Having a hard time keeping the a string muted while plucking on the g sting.
I will usually do one of:
- rest my thumb on it
- mute with the pinky of my plucking hand
- palm mute it
- mute it occasionally with a spare fretting finger
but muting is hard and is a skill sort of developed over time.
Resting your thumb on it is the easiest - getting used to moving your thumbrest for convenience is a good thing to do.
I float my thumb, so it naturally lands on the D string and also mutes the A. E, and B strings when I pluck the G string. Obviously if you anchor your thumb on the pickup at all times (as many bassists do), this would not work, so I guess you’d have to mute the A string with your fretting hand.
How do you currently mute the D string when you play the G string?
My preferred position is to have my thumb rest two strings lower than the string I’m playing. If I’m playing the G string, I’ll rest my thumb on the A string. My pluck across the G string will land on the D string and mute it. An upper part of my thumb is also muting the E string.
If I have to play the D string from that position I won’t move my thumb just for that.
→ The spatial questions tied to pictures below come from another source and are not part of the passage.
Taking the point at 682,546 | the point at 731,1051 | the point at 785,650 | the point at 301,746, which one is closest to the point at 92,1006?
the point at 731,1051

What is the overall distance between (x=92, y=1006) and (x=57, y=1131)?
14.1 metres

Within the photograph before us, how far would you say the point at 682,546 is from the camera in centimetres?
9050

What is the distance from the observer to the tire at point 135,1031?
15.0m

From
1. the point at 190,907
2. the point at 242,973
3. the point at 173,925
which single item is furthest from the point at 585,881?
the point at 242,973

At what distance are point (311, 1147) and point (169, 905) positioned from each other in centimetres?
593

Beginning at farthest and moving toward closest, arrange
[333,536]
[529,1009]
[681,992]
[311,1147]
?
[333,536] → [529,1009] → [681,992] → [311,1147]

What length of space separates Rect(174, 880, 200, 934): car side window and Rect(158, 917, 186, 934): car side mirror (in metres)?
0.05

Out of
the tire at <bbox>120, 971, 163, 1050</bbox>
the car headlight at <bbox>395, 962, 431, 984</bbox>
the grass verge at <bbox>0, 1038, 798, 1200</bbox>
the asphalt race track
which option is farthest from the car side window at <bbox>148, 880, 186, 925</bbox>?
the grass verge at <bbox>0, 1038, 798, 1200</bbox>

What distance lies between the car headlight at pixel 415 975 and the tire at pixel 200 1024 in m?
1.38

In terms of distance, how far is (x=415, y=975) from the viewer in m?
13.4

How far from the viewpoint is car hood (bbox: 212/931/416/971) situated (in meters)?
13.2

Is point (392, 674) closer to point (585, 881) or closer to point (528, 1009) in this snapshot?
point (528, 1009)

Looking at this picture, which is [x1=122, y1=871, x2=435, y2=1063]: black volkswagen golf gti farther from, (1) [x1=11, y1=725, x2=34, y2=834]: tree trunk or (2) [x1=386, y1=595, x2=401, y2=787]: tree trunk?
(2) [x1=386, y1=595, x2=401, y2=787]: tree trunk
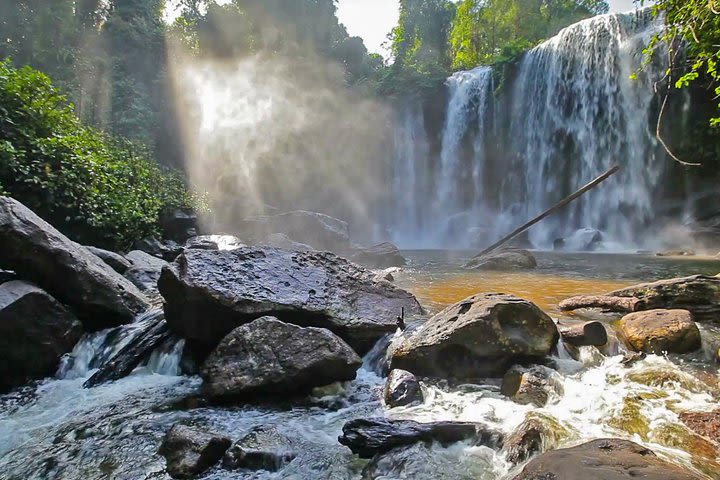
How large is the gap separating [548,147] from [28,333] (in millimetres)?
22471

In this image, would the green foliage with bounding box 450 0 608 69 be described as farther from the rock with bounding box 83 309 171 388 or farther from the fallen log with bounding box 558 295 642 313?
the rock with bounding box 83 309 171 388

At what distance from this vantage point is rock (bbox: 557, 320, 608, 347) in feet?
14.9

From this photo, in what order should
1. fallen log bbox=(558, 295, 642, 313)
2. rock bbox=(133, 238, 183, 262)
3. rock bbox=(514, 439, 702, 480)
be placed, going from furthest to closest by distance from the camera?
rock bbox=(133, 238, 183, 262) < fallen log bbox=(558, 295, 642, 313) < rock bbox=(514, 439, 702, 480)

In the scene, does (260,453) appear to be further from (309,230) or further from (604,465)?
(309,230)

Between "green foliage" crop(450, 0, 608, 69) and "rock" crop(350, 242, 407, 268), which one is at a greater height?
"green foliage" crop(450, 0, 608, 69)

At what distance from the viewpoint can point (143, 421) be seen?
11.8 feet

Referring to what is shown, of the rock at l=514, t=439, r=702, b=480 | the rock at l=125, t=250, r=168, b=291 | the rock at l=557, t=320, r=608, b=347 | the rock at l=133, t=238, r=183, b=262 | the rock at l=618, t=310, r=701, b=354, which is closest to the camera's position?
the rock at l=514, t=439, r=702, b=480

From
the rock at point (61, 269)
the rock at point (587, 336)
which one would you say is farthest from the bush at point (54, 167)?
the rock at point (587, 336)

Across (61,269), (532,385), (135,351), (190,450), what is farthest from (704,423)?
(61,269)

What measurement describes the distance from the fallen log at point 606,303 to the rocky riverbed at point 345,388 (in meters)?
0.22

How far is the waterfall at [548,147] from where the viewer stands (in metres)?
→ 19.2

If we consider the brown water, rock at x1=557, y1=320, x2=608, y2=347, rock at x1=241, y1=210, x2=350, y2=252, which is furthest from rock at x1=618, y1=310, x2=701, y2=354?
rock at x1=241, y1=210, x2=350, y2=252

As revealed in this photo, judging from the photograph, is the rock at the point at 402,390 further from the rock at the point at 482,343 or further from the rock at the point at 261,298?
the rock at the point at 261,298

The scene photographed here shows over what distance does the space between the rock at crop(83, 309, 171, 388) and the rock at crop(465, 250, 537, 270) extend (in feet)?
27.8
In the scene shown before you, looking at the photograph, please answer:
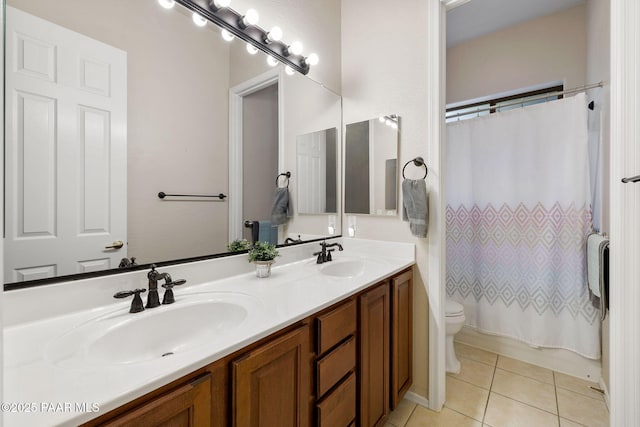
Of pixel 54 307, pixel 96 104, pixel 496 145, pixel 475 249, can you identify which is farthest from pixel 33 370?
pixel 496 145

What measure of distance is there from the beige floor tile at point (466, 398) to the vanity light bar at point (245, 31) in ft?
7.09

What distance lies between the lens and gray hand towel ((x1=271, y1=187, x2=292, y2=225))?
5.44 feet

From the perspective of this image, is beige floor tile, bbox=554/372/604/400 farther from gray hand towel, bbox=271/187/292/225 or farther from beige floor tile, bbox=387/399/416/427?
gray hand towel, bbox=271/187/292/225

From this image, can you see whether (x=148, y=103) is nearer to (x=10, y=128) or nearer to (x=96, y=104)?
(x=96, y=104)

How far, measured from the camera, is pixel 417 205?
163 cm

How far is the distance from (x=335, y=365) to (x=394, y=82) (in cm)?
160

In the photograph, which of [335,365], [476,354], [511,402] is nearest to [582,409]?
[511,402]

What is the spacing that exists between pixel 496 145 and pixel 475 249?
819mm

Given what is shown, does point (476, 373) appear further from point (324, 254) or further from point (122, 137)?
point (122, 137)

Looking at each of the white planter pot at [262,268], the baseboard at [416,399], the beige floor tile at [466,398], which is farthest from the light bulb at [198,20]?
the beige floor tile at [466,398]

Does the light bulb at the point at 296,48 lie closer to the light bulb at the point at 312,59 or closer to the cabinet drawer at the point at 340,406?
the light bulb at the point at 312,59

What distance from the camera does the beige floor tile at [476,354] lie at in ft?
7.14

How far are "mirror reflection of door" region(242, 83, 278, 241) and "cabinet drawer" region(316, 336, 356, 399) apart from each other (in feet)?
2.25

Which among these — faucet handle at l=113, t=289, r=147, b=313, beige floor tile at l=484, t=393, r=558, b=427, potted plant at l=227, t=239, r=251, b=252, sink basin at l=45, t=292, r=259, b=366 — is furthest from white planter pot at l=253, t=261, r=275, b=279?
beige floor tile at l=484, t=393, r=558, b=427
If I have to play the A string I’ll move my thumb up to the E string or the pickup depending on what else I’m going to play next. I try to pick thumb positions that either minimize moving around or get me through a difficult phrase. I’m OK reaching for the G string if I know I’m going to be back on A anyway and won’t have a muting problem.
It’s a little bit like choosing fretting fingering, presetting positions to allow unwinding the next phrase gracefully.
@howard gets to give you more options than I have in my ability. I don’t have the other techniques mastered yet so I’m still making this one work the best I can.
My best advice for getting better at additional muting techniques: play with a pick
If it’s a quick move to the g, i’ll rest my thumb on the a to mute both the e and a. If i’ll be playing on the g for more than a few notes, i’ll probably use floating thumb muting.